Required tasks:
1. From the commentary on South Africa and celebration, write out the passage from "What then is" up to and including "those of FIFA.".
2. According to the commentary on South Africa and celebration, which border is the single most militarized border in the world?
3. Proceed with the commentary on South Africa and celebration, continuing from its final sentence.

Perhaps he will be right.

The danger, however, is that South Africa will have spent billions of dollars on a 30-day advert for the country that quickly fades as the sporting world moves on. South Africa will have missed a great opportunity, a defining opportunity, to think through and act on celebration.

Thabo Mbeki’s words could have provided that opportunity to think about celebration, conflict, poverty. What are the conflicts that mark South Africa today? Poverty, xenophobia, racism, sexism, environmental degradation, violence, health and well being. These are not exclusively South African conflicts nor are they African conflicts. The United States and its European counterparts apply structural adjustment programs to its own low and no income populations, claiming economic necessity. The US – Mexico border is the single most militarized border in the world. Communities of African and Asian descent, and First Nation people, are the primary targets of systems of incarceration in the US, Canada, the UK. And when it comes to economic despoliation, consider the goings on right now in the Gulf Coast. No, neither Africa generally nor South Africa in particular has anything to prove to anyone. While the world media and much of the South African media has suddenly discovered the poors of South Africa, from Blikkiesdorp to Khayelitsha to Barracks and Wentworth in south Durban and beyond, who has written of celebration, South African celebration, in any meaningful way?

What then is there to celebrate? What has South Africa celebrated and been celebrated for, since the transition from the apartheid regime? Democracy. Freedom. Rule of law. These are fragile structures and important ones. And these are precisely what have been avoided in government discussions and even more in those of FIFA.

Exercise data:

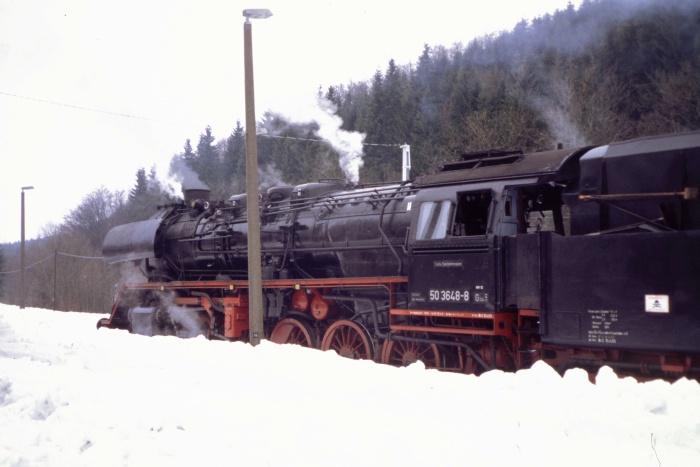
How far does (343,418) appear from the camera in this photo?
584 centimetres

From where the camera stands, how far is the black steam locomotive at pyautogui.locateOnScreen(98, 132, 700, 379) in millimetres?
7523

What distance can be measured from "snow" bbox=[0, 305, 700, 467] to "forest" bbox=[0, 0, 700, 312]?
40.9ft

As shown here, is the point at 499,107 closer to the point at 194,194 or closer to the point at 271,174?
the point at 271,174

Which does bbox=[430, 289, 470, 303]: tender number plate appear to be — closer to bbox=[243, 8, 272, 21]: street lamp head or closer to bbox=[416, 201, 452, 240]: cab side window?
bbox=[416, 201, 452, 240]: cab side window

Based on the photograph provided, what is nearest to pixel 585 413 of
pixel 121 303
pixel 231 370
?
pixel 231 370

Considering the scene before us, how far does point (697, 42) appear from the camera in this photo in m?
25.2

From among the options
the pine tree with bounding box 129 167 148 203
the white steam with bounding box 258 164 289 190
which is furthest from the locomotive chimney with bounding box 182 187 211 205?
the pine tree with bounding box 129 167 148 203

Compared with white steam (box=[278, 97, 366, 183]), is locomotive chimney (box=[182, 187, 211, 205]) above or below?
below

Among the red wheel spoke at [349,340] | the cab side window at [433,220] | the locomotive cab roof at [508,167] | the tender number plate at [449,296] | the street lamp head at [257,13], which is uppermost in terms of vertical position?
the street lamp head at [257,13]

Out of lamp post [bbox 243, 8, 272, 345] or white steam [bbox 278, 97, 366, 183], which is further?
white steam [bbox 278, 97, 366, 183]

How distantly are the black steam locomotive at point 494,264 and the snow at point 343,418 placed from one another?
4.11ft

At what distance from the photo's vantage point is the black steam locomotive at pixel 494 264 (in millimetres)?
7523

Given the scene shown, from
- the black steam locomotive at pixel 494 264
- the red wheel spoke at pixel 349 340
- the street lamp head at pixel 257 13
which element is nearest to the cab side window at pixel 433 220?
the black steam locomotive at pixel 494 264

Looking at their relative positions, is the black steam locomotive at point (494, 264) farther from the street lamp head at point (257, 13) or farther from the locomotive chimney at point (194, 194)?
the street lamp head at point (257, 13)
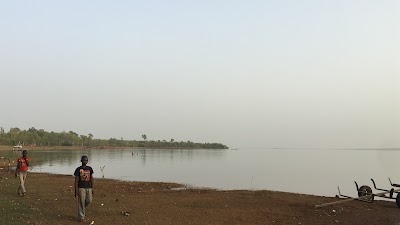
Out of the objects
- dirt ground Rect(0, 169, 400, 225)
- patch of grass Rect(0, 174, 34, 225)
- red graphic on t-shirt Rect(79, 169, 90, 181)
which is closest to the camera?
patch of grass Rect(0, 174, 34, 225)

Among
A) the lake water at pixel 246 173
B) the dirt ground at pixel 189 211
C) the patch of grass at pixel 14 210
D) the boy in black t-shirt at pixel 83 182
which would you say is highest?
the boy in black t-shirt at pixel 83 182

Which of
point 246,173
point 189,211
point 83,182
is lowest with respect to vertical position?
point 246,173

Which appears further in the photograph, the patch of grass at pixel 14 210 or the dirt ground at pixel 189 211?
the dirt ground at pixel 189 211

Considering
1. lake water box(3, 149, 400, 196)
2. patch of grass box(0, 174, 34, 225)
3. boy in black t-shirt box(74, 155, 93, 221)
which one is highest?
boy in black t-shirt box(74, 155, 93, 221)

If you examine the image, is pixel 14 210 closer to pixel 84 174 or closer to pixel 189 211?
pixel 84 174

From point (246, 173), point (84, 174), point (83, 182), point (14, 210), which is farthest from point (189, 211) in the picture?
point (246, 173)

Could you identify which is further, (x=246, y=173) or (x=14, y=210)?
(x=246, y=173)

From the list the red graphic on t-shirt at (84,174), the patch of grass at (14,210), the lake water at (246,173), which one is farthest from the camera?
the lake water at (246,173)

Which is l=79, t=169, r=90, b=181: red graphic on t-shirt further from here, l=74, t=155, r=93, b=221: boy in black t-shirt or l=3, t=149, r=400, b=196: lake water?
l=3, t=149, r=400, b=196: lake water

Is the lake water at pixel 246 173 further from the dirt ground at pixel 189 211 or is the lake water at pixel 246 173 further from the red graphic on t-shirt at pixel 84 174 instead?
the red graphic on t-shirt at pixel 84 174

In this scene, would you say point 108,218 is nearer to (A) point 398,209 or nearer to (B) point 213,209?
(B) point 213,209

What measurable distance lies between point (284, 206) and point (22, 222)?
12.3 m

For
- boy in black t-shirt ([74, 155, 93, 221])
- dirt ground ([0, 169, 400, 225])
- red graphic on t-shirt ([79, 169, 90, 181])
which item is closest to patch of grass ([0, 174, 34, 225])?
dirt ground ([0, 169, 400, 225])

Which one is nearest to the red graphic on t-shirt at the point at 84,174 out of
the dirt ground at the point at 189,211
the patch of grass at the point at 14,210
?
the dirt ground at the point at 189,211
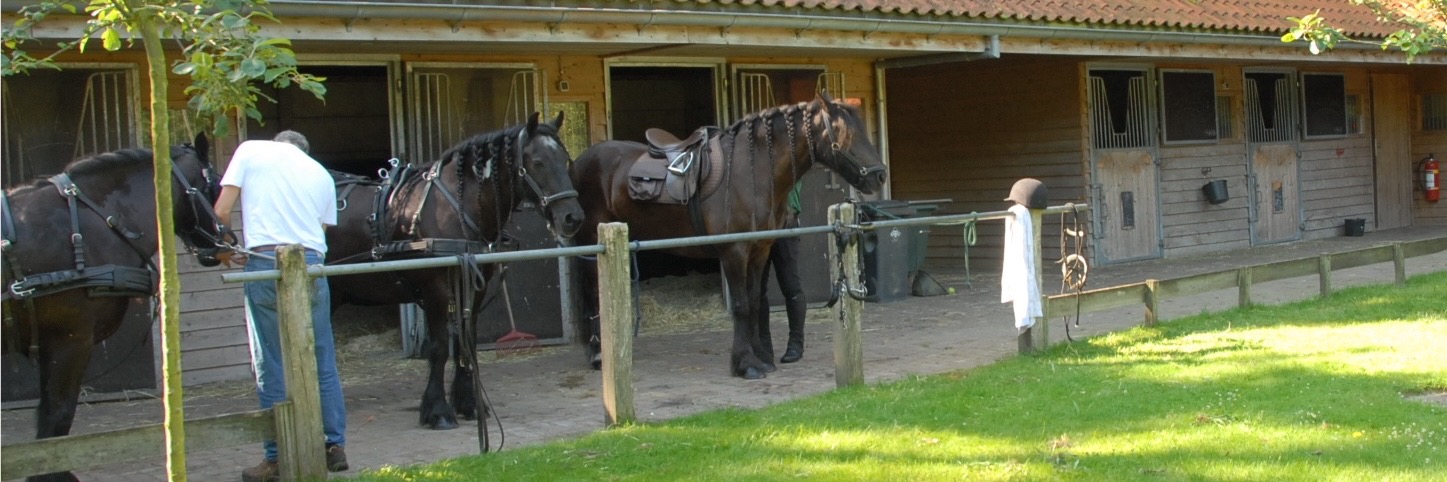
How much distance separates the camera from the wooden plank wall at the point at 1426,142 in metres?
20.3

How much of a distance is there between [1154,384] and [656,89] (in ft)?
35.9

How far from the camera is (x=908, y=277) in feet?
44.0

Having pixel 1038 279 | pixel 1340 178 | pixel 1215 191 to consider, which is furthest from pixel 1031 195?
pixel 1340 178

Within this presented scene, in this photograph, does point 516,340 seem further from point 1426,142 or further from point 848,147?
point 1426,142

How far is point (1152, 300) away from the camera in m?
9.48

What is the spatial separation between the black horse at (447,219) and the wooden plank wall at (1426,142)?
17.1 metres

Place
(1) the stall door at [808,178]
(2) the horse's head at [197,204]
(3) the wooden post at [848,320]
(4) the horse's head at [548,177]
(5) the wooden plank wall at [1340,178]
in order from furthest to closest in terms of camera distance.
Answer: (5) the wooden plank wall at [1340,178], (1) the stall door at [808,178], (3) the wooden post at [848,320], (4) the horse's head at [548,177], (2) the horse's head at [197,204]

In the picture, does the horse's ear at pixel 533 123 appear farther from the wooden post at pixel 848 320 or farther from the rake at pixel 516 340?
the rake at pixel 516 340

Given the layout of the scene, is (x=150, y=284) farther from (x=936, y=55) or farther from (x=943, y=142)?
(x=943, y=142)

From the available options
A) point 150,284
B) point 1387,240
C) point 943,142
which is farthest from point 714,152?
point 1387,240

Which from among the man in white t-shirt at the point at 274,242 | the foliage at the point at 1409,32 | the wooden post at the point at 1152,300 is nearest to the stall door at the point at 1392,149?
the foliage at the point at 1409,32

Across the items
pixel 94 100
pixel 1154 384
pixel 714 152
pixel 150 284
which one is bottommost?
pixel 1154 384

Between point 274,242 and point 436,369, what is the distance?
4.30ft

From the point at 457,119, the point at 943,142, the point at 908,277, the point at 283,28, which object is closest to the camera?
the point at 283,28
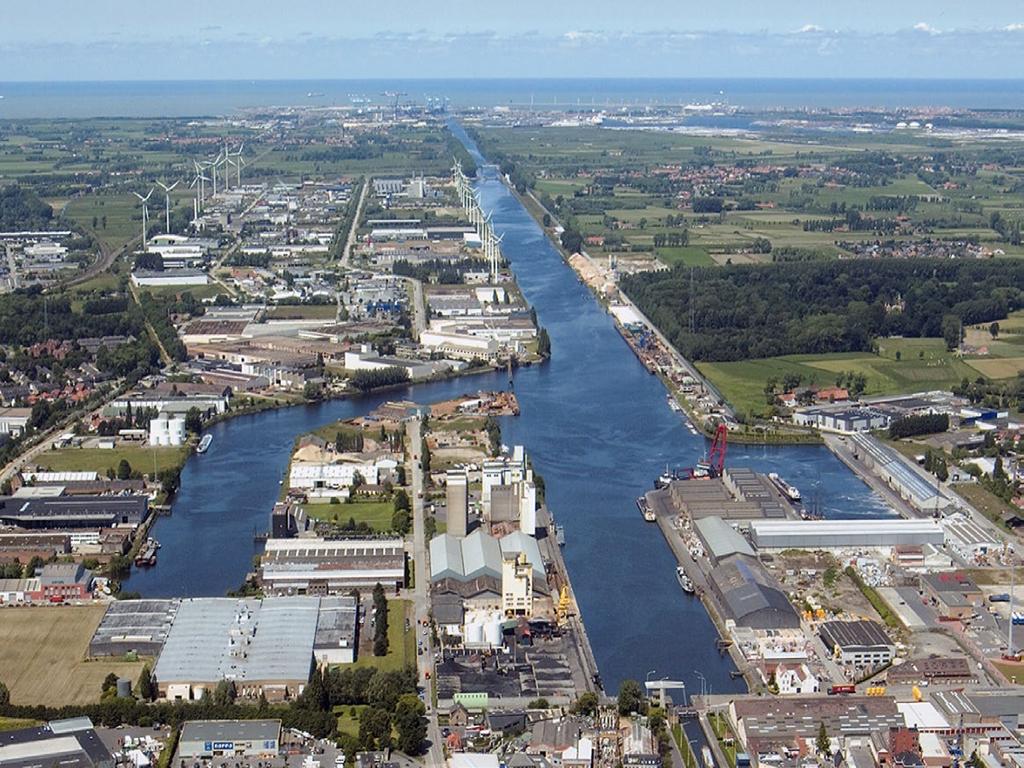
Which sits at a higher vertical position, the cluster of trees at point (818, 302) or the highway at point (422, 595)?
the cluster of trees at point (818, 302)

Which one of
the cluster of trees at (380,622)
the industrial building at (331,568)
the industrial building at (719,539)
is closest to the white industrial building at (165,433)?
the industrial building at (331,568)

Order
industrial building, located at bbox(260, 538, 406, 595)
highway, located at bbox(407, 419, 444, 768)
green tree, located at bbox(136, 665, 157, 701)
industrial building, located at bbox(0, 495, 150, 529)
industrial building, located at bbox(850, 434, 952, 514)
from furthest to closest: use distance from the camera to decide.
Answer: industrial building, located at bbox(850, 434, 952, 514) → industrial building, located at bbox(0, 495, 150, 529) → industrial building, located at bbox(260, 538, 406, 595) → green tree, located at bbox(136, 665, 157, 701) → highway, located at bbox(407, 419, 444, 768)

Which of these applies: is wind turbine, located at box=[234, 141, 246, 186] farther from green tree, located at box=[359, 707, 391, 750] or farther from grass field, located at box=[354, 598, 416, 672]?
green tree, located at box=[359, 707, 391, 750]

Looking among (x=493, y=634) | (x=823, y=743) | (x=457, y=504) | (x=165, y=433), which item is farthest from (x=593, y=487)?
(x=823, y=743)

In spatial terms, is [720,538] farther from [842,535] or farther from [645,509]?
[645,509]

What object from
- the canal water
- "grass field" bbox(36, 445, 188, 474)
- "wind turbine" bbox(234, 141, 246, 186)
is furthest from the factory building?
"wind turbine" bbox(234, 141, 246, 186)

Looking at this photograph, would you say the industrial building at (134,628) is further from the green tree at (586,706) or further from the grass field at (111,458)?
the grass field at (111,458)
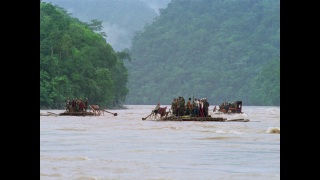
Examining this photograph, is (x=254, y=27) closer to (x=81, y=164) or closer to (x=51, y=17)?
(x=51, y=17)

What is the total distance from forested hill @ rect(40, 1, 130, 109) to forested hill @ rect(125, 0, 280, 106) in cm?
4160

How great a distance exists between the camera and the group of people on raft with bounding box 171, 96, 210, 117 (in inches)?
1512

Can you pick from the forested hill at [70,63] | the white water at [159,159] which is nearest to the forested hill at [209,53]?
the forested hill at [70,63]

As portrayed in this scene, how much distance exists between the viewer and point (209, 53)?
142875mm

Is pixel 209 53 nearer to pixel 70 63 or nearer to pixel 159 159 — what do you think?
pixel 70 63

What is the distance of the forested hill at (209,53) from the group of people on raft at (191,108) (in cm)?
7589

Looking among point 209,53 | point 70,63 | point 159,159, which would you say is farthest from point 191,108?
point 209,53

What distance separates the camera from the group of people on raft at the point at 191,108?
38406 millimetres

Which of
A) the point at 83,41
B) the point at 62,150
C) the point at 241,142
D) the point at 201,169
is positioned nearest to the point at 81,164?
the point at 201,169

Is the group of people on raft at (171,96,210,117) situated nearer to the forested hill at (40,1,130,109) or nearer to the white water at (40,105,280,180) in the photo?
the white water at (40,105,280,180)

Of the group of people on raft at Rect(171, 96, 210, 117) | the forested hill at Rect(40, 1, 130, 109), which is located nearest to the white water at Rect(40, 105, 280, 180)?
the group of people on raft at Rect(171, 96, 210, 117)

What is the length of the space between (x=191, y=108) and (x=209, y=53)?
104 m
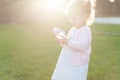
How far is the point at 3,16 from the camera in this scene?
17969 mm

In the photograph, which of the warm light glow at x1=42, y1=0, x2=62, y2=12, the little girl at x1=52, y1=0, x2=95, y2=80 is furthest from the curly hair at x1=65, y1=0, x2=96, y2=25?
the warm light glow at x1=42, y1=0, x2=62, y2=12

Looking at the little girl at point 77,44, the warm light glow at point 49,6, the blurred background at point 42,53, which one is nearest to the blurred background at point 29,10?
the warm light glow at point 49,6

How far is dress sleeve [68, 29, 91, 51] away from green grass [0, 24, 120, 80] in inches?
103

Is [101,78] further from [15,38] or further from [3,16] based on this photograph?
[3,16]

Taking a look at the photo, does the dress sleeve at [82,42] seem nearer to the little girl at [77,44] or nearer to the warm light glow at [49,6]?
the little girl at [77,44]

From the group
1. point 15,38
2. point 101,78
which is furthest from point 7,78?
point 15,38

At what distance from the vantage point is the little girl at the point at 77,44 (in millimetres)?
3982

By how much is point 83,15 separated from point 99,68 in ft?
11.3

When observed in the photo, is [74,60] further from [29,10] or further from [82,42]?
[29,10]

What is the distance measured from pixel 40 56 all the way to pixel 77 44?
177 inches

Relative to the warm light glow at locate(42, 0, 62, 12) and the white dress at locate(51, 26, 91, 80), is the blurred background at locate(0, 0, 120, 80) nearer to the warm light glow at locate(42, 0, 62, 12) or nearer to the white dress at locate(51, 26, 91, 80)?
the warm light glow at locate(42, 0, 62, 12)

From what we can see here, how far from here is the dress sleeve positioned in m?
3.94

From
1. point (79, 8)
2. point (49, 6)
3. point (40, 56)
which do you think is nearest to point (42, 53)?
point (40, 56)

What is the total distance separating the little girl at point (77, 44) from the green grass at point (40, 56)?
2.45 m
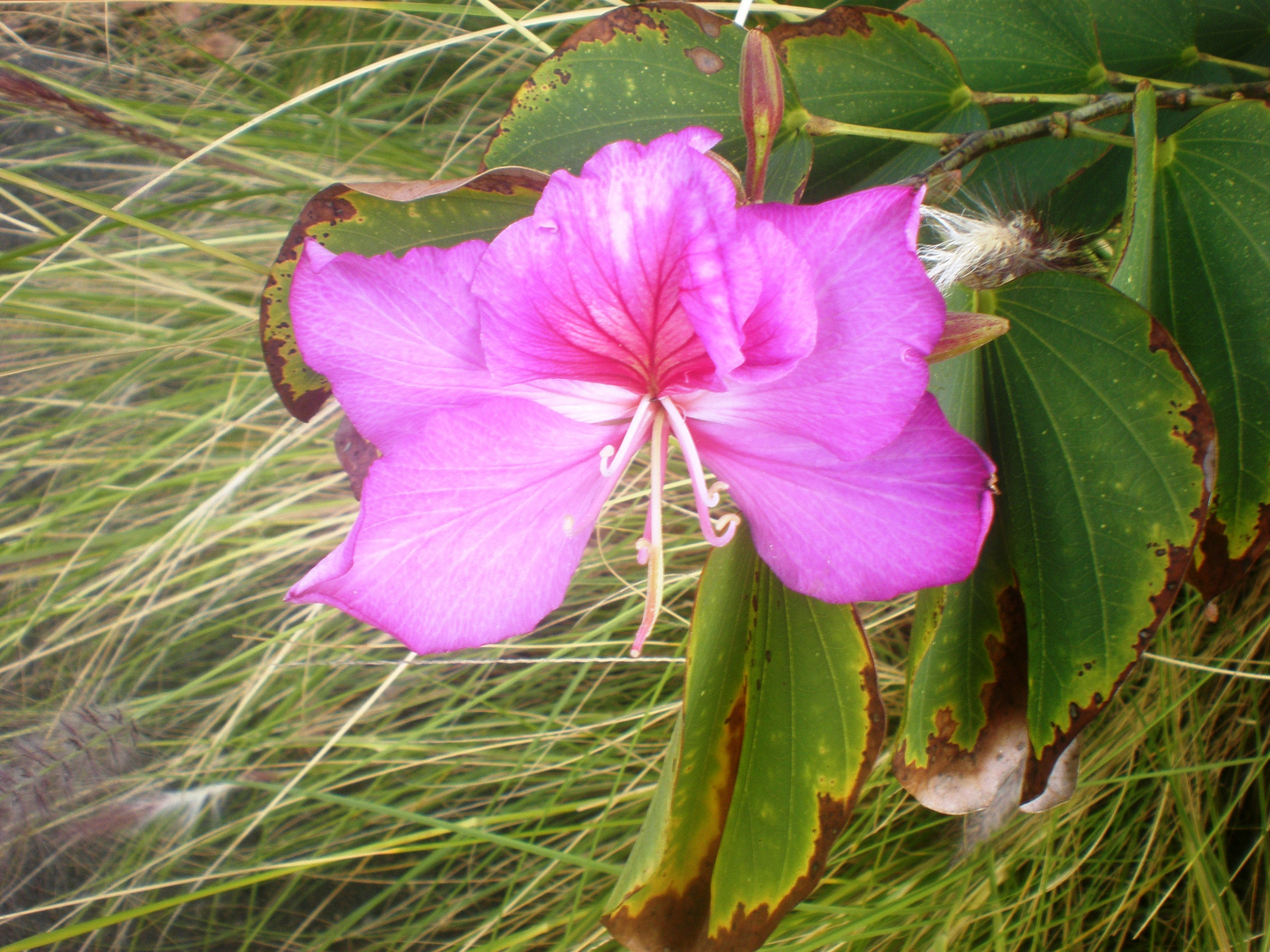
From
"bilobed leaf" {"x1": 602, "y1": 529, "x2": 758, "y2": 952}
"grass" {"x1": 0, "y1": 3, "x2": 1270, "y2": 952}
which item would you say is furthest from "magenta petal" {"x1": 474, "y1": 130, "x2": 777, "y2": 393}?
"grass" {"x1": 0, "y1": 3, "x2": 1270, "y2": 952}

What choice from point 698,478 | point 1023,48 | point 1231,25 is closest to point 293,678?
point 698,478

Task-by-task answers:
1.
What then is there to celebrate? What has South Africa celebrated and been celebrated for, since the transition from the apartheid regime? Democracy. Freedom. Rule of law. These are fragile structures and important ones. And these are precisely what have been avoided in government discussions and even more in those of FIFA.

2. The US – Mexico border.

3.
Where was the consultation? When the RDP was developed, there were RDP councils across the great land, and they included everyone. While the RDP itself has had mixed results, especially for low and no income women, the process was important. It was a national conversation, a national adult education programme, a national convergence. It included domestic workers, who have never had a say in anything organized by FIFA, and their bosses. Other than a very few very transitory jobs, what has the World Cup done for domestic workers in South Africa? Has it promoted their rights? Has it engaged them in a further, deeper inquiry into democracy? Has it told them that, irrespective of their legal status, they are full and free citizens who are covered and cherished by the Law? No. None of the above. There has been some discussion concerning sex workers, largely led by the good people at Sex Workers Education & Advocacy Taskforce (SWEAT), and some discussion of security workers at stadia, largely thanks to strikes, and
some discussion of employment numbers, as the construction projects end and the largely male workforce return to their communities. These are important discussions. But the private lives, the domestic space in which real democracy begins has gone untouched. And so the relationship of the World Cup to domestic labor, to household based violence and, even more, to household based peace, justice, equality, democracy has been sacrificed.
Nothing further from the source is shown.